TBA Law Blog

Posted by: BPR Reports on Jun 1, 2014

Journal Issue Date: Jun 2014

Journal Name: June 2014 - Vol. 50, No. 6

Administrative Suspensions Now Online Notice of attorneys suspended for, and reinstated from, administrative violations — including failure to pay the Board of Professional Responsibility fee, file the IOLTA report, comply with continuing legal education requirements and pay the Tennessee professional privilege tax — is now available exclusively on the TBA website.

Visit https://www.tba.org/directory-listing/administrative-suspension-lists to see administrative suspensions imposed since 2006.


The Tennessee Supreme Court on April 14 reinstated Martin Lynn Howie to the practice of law subject to several conditions, including the use of a practice monitor and continued compliance with his Tennessee Lawyers Assistance Program monitoring agreement. Howie had been suspended for three years, retroactive to Feb. 8, 2011, with one year to be served on active suspension.


The Tennessee Supreme Court censured Davidson County lawyer Robert Allen Doll III on April 14 after finding that he failed to render competent representation, failed to act with reasonable diligence and failed to expedite litigation. The court also found that Doll failed to attend hearings and comply with court orders, for which he was ultimately held in contempt. The court determined that his actions violated Rules of Professional Conduct 1.1, 1.3, 3.2 and 8.4.

On April 15, Bedford County lawyer Christopher Paul Westmoreland was censured for depositing client settlement funds into his operating account instead of his trust account on five separate occasions between March and December 2012. In the first instance, the client funds remained in Westmoreland’s operating account for more than three months. In each of the other instances, the client funds remained in his operating account for less than one month. The court found that his actions resulted in the commingling of client funds with Westmoreland’s funds, a violation of Rule 1.15 of the Rules of Professional Conduct.

→ **Tasks to complete**
**1)** Do these statements agree with the June 2014 BPR report? Answer yes or no for each, quoting the words of the report that decide it. (a) Howie's reinstatement required the use of a practice monitor. (b) Doll was held in contempt. (c) Each time, Westmoreland's client funds stayed in his operating account for more than three months.
**2)** Please recast the paragraph of the June 2014 BPR report that starts "The Tennessee Supreme Court censured Davidson County lawyer" as a short list, keeping its main facts.
**3)** Write the next part of the June 2014 BPR report, following on from its final paragraph.

→ **Dataset**
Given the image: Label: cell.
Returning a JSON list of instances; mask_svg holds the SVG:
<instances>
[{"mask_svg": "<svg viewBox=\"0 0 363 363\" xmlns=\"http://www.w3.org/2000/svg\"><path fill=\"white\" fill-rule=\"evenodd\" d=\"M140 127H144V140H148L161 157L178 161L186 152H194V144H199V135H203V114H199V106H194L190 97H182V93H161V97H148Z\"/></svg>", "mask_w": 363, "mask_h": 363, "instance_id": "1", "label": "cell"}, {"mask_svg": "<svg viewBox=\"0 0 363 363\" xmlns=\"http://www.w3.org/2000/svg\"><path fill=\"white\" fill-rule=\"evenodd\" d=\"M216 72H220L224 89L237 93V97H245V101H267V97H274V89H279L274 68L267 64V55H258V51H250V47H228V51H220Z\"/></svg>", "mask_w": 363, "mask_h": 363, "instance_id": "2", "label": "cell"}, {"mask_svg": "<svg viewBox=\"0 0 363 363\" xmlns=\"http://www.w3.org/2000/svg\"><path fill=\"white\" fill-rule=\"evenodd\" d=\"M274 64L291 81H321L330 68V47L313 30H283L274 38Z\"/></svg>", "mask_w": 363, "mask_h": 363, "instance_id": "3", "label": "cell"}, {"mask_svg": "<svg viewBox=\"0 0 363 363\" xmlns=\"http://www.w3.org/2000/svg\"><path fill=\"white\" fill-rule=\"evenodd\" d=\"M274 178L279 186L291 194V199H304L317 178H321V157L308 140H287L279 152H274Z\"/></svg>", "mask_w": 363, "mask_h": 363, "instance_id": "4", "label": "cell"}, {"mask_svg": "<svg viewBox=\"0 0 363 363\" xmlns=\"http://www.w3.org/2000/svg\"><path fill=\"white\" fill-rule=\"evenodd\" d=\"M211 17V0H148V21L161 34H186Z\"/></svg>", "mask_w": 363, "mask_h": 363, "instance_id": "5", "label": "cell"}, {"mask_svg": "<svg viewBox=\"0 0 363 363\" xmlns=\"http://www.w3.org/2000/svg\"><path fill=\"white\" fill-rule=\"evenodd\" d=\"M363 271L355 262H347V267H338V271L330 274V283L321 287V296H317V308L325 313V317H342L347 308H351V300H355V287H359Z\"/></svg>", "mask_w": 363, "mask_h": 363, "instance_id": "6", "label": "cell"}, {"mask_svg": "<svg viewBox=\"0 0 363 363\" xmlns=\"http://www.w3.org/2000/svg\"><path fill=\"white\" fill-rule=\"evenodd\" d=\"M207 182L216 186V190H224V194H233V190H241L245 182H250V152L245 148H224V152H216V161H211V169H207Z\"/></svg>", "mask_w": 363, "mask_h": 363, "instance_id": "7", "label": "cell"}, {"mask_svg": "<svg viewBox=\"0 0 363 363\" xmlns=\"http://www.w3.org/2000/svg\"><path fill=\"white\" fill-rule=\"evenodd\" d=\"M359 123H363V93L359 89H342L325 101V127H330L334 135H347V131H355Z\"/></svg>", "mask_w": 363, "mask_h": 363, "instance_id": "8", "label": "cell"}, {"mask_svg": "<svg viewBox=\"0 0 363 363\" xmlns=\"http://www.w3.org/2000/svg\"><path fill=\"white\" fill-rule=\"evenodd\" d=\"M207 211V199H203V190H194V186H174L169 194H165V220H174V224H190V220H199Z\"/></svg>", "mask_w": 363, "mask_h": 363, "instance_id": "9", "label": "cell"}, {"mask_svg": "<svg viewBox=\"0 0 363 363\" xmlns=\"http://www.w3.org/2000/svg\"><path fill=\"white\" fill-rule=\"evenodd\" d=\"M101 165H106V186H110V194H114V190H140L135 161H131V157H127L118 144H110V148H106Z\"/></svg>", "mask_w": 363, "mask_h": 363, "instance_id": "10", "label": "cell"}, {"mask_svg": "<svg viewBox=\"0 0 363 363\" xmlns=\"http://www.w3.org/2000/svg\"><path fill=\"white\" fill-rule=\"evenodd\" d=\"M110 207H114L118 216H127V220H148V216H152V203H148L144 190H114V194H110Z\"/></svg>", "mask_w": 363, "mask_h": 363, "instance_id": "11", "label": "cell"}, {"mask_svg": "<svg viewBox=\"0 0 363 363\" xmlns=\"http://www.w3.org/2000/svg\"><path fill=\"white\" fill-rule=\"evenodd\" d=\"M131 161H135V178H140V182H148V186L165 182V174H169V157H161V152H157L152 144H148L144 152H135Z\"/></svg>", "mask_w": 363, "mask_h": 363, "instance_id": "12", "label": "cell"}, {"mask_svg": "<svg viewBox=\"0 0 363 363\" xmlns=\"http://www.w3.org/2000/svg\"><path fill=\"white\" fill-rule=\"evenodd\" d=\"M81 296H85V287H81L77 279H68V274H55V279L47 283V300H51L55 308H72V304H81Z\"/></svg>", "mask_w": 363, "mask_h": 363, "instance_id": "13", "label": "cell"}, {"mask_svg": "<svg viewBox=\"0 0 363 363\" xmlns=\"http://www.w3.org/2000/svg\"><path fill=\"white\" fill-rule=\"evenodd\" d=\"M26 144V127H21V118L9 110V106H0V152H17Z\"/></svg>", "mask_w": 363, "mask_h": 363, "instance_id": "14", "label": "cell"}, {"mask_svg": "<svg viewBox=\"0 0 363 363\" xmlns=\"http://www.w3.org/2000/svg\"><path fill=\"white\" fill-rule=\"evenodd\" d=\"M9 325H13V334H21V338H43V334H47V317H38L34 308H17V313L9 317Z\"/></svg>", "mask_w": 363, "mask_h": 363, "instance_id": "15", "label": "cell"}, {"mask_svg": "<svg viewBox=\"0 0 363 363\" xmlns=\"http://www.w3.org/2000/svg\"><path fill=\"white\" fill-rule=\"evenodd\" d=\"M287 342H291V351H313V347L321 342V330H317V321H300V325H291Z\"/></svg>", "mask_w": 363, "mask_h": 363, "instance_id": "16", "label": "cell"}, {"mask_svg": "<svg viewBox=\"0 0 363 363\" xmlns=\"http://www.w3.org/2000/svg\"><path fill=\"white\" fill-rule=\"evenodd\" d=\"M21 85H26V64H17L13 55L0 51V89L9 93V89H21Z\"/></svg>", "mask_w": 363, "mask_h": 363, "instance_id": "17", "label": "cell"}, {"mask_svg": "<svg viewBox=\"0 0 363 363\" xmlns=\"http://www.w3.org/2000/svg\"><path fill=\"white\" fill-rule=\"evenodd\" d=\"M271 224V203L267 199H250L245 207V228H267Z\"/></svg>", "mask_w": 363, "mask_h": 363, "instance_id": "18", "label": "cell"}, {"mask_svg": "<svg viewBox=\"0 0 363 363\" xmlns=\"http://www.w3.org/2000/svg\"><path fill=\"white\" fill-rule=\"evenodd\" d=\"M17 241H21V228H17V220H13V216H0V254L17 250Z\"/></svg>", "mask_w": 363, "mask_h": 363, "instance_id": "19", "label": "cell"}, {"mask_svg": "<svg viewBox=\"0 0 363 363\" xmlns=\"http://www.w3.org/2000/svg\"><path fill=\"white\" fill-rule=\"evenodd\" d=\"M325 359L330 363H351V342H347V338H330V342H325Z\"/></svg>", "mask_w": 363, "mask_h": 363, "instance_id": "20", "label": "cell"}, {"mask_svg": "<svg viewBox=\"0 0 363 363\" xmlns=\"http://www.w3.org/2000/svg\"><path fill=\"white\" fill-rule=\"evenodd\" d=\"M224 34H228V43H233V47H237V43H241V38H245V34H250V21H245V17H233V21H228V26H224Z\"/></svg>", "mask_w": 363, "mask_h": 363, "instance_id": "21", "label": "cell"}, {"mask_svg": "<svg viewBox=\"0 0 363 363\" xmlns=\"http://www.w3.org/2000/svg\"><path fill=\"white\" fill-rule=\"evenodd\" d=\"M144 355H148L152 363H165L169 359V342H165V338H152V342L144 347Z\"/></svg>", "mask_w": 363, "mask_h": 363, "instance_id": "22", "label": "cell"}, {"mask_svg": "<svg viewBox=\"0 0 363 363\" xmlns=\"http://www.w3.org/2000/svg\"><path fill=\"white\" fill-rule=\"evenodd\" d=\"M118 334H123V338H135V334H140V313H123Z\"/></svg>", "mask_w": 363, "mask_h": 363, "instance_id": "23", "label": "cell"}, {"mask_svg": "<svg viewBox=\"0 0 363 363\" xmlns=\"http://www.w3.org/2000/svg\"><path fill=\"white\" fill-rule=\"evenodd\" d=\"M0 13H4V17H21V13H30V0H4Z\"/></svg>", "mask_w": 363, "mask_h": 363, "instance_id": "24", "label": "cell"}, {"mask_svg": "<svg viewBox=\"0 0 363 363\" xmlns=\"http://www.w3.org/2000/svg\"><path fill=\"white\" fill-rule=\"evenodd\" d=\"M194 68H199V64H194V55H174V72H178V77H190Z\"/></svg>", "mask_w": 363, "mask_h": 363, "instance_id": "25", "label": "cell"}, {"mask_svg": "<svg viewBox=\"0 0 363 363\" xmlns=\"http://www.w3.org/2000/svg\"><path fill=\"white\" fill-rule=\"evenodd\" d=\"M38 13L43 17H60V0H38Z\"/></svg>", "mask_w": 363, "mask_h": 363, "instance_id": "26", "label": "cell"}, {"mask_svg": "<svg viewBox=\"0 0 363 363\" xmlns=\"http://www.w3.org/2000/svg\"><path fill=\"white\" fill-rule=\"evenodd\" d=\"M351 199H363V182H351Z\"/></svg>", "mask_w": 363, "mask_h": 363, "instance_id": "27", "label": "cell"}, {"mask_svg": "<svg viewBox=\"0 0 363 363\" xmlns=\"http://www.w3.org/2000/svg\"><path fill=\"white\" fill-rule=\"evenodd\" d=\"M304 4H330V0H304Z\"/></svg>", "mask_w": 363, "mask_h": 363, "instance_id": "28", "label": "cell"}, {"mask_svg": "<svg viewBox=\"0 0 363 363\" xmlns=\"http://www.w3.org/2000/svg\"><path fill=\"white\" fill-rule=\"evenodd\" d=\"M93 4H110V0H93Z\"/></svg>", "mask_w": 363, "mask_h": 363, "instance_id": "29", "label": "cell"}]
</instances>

→ **Answers to this exercise**
**1)**
(a) Yes: "including the use of a practice monitor"
(b) Yes: "for which he was ultimately held in contempt"
(c) No: "In each of the other instances, the client funds remained in his operating account for less than one month."

**2)**
- Robert Allen Doll III, a Davidson County lawyer, was censured by the Tennessee Supreme Court on April 14.
- He failed to render competent representation, act with reasonable diligence and expedite litigation.
- He failed to attend hearings and comply with court orders, and he was ultimately held in contempt.
- His actions violated Rules of Professional Conduct 1.1, 1.3, 3.2 and 8.4.

**3)**
Knoxville lawyer Roger David Hyman was suspended from the practice of law for six months on March 31 after the Tennessee Supreme Court determined he communicated with a person represented by counsel, threatened a litigant, filed a lien against a litigant that was later declared void, failed to appear at a hearing and failed to timely pay sanctions required by a court order. Following the Board of Professional Responsibility hearing panel’s recommendation that a suspension be imposed, Hyman appealed the decision to the Knox County Circuit Court and the Tennessee Supreme Court. Both courts found that Hyman violated Rules of Professional Conduct 3.1, 3.4, 3.5(e), 4.2, 4.4(a) and 8.4(a) and (d) and upheld the recommended discipline.

On April 7, the Tennessee Supreme Court suspended Jackson lawyer Angela Joy Hopson for one year. However, the court allowed her to serve the time on probation so long as she pays restitution in the amount of $2,760 and engages the services of a practice monitor. Hobson was retained to represent clients in the adoption of a minor child.  After determining the child’s parents would not consent to the adoption, she failed to timely prepare the required petition to terminate parental rights and did not properly communicate with her clients. After the clients retained a new attorney, Hopson delayed the transfer of the client’s file and failed to promptly refund the fee paid to her. Hopson entered into a conditional guilty plea admitting she violated Rules of Professional Responsibility 1.3, 1.4, 1.5, 1.16 and 8.4.

Wilson County lawyer Nathan Scott Moore was suspended April 14 for two years, but was allowed to serve 21 months on suspension after three months of active suspension, so long as he pays restitution within a year. The Tennessee Supreme Court suspended Moore after finding that he failed to pay restitution as ordered in January 2011, accepted fees and failed to perform services for clients and neglected to communicate with clients. Moore entered a conditional guilty plea admitting he violated Rules of Professional Conduct 1.3, 1.4, 1.5 and 8.4.

The Tennessee Supreme Court suspended Putnam County lawyer Samuel Joseph Harris from the practice of law on May 2 after finding that he failed to respond to the Board of Professional Responsibility regarding a complaint of misconduct. The suspension remains in effect until dissolution or modification by the court. He may for good cause request such action by petition to the court.

Nashville lawyer John E. Clemmons was disbarred on May 5, retroactive to April 2, 2013, the date on which he was temporarily suspended. The Tennessee Supreme Court found that Clemmons misappropriated money from several wards for whom he had been appointed conservator, and had been convicted of four counts of theft in amounts over $60,000, aggravated perjury and Tenn-Care fraud. The court found that his actions violated Rules of Professional Conduct 1.3, 1.15, 3.4 and 8.4.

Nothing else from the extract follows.